Печорин воспринимается читателями, как жертва своего времени. Но оправдывает ли Лермонтов его поступки, его настроение? В бессонную ночь, накануне дуэли с Грушницким, герой романа как бы подводит итоги прожитой жизни. «Пробегаю в памяти все мое прошедшее и спрашиваю себя невольно: зачем я жил? для какой цели и родился? — размышляет Печорин.— А верно, она существовала, и верно, было мне назначенье высокое, потому что я чувствую в душе моей силы необъятные; но я не угадал этого назначения, я- увлекся приманками страстей пустых и неблагодарных; из горнила их я вышел тверд и холоден, как железо, но утратил навеки благородных стремлений, лучший цвет жизни».

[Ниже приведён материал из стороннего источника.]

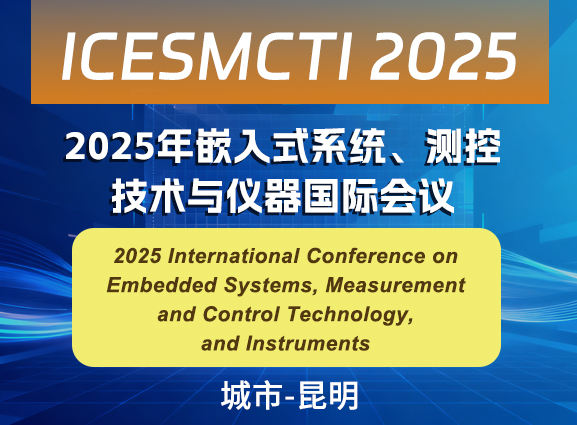 ICESMCTI 2025

2025年嵌入式系统、测控技术与仪器国际会议

2025 International Conference on Embedded Systems, Measurement and Control Technology, and Instruments

城市-昆明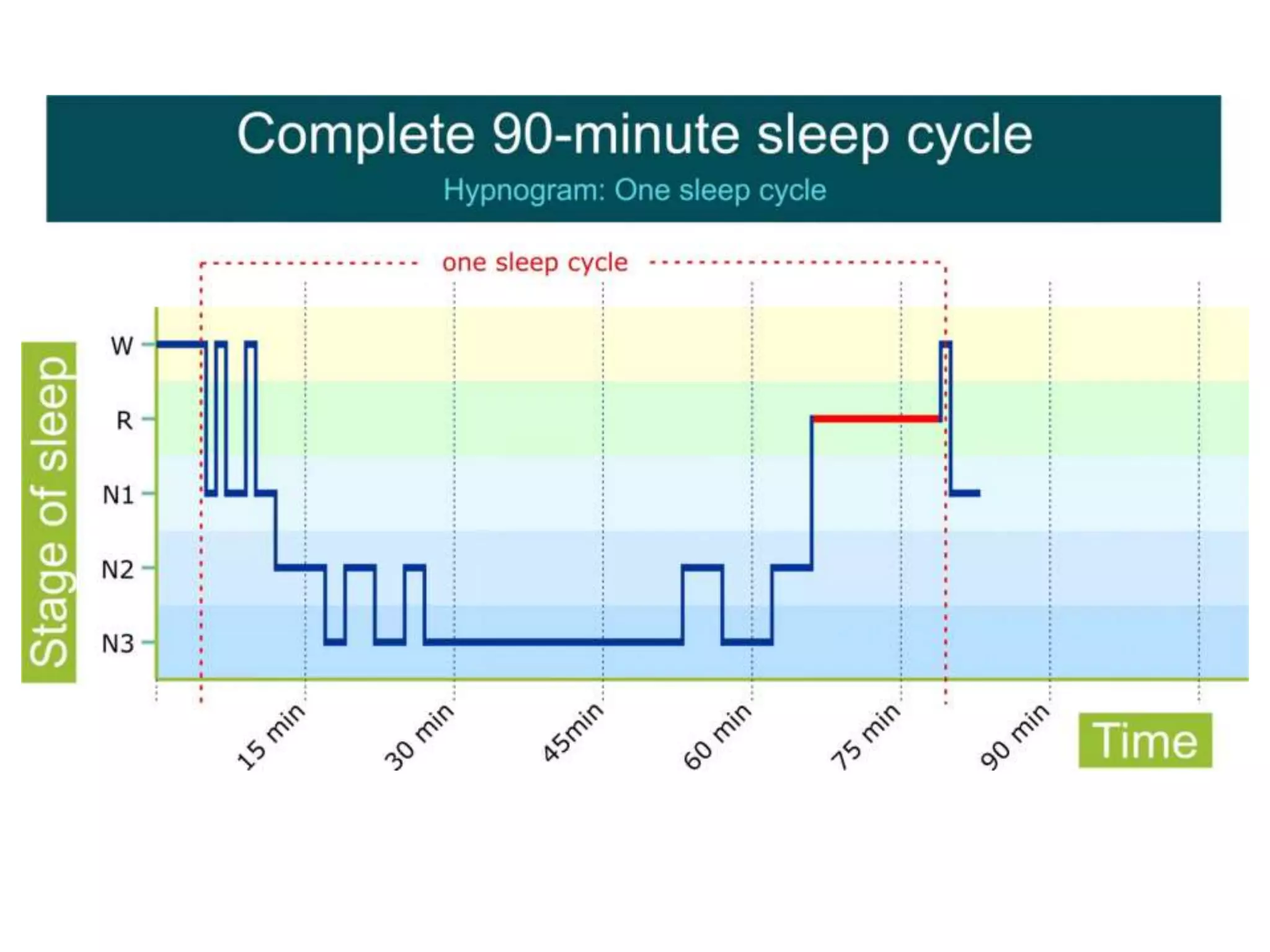 Complete 90-minute sleep cycle
Hypnogram: One sleep cycle

one sleep cycle

Stage of sleep

W
R
N1
N2
N3

15 min
30 min
45min
60 min
75 min
90 min

Time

Какие горькие и печальные признания! То, что мы узнаем о Печорине из его дневника, из рассказов других действующих лиц, вызывает к нему двойственное чувство. Мы не можем не осуждать Печорина за его отношение к Бэле, к княжне Мери, к Вере, к доброму Максиму Максимычу. По мы не можем ему не сочувствовать, когда он едко высмеивает аристократическое «водяное общество», разбивает козни Грушницкого и его приятелей. Мы не можем не видеть, что Печорин на голову выше окружающих его людей, что он умей, образован, талантлив, храбр, энергичен. Нас отталкивает равнодушие Печорина к людям, его неспособность к настоящей любви, к дружбе, его индивидуализм и эгоизм. Но нас увлекает Печорин своей жаждой жизни, стремлениями к лучшему, умением критически ццшпгть свои поступки. Он глубоко несимпатичен нам «жалкостью действий», теми своими поступками, которыми он приносит страдания другим людям. Но мы видим, что и сам он глубоко страдает.

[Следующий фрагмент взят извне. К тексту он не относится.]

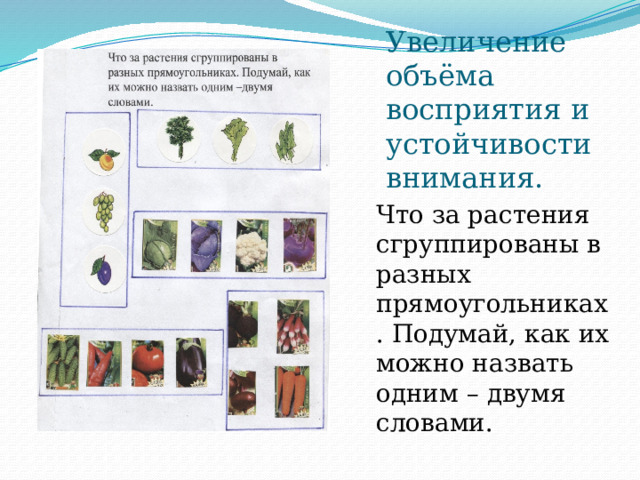 Что за растения сгруппированы в разных прямоугольниках. Подумай, как их можно назвать одним –двумя словами.

Увеличение объёма восприятия и устойчивости внимания.

Что за растения сгруппированы в разных прямоугольниках. Подумай, как их можно назвать одним – двумя словами.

Герой романа говорит о себе: «Во мне два человека: один живет в полном смысле этого слова, другой мыслит и судит его…» Каковы причины этой раздвоенности? «Моя бесцветная, молодость протекала в борьбе с собой и светом; лучшие мои чувства, боясь насмешки, я хоронил в глубине сердца; они там и умерли. Я говорил правду — мне не верили: я начал обманывать; узнав хорошо свет и пружины общества, я стал искусен в науке жизни…» — признается Печорин. Он научился быть скрытным, стал злопамятным, желчным, завистливым, честолюбивым сделался, по его словам, нравственным калекой.

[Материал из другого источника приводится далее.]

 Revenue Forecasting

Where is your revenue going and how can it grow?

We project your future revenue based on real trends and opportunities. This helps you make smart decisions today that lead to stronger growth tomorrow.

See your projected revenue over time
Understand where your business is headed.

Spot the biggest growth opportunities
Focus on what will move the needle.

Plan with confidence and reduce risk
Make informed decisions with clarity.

Печорин — эгоист. Но еще пушкинского Онегина Белинский назвал страдающим эгоистом и эгоистом поневоле. То же самое можно сказать и о Печорине. О нем Белинский сказал: «Это Онегин нашего времени — Герой нашего времени. Несходство их между собою гораздо меньше расстояния между Онегой и Печорою».

При всей разнице внешнего облика и различии характеров и Онегин, и герой грибоедовской комедии «Горе от ума» Чацкий, и лермонтовский Печорин принадлежат к типу «лишних людей», то есть таких людей, для которых в окружающем их обществе не находилось ни места, ни дела. В романе Лермонтова, как и в его стихах, и поэмах, много «горечи и злости». Герою романа Печорину, как и герою лермонтовской драмы «Маскарад» Арбенину, присущи разочарование в жизни и пессимизм.